GWAS for the average total household income before tax (397,751 individuals) from the Medical Research Council Integrative Epidemiology Unit (MRC-IEU) consortium was applied, which was derived from the UK Biobank database by PHESANT (35). The average total household income before tax measured as a grade variable was self-reported by the UK Biobank participants voluntarily.

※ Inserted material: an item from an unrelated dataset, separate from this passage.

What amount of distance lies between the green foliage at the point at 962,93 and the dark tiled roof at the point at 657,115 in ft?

GWAS for gestational diabetes mellitus (9,837 cases, 162,622 individuals) was obtained from the FinnGen consortium (R7 data release) (https://www.finngen.fi/en). The FinnGen study is a nationwide cohort that combined genome information with digital medical data of participants who were over 18 years of age and lived in Finland (36). Gestational diabetes mellitus was defined as O244 in the 10th edition of the International Classification of Diseases criteria. In practice, the oral glucose tolerance test was recommended during 24–28 weeks of gestation. An additional test was recommended for high-risk women between 12 and 16 weeks of pregnancy. Participants with any abnormal venous plasma glucose result (fasting plasma glucose ≥5.3 mmol/L, 1-h glucose ≥10.0 mmol/L or 2-h glucose ≥8.6 mmol/L) in a single glucose tolerance test were diagnosed as having gestational diabetes (37).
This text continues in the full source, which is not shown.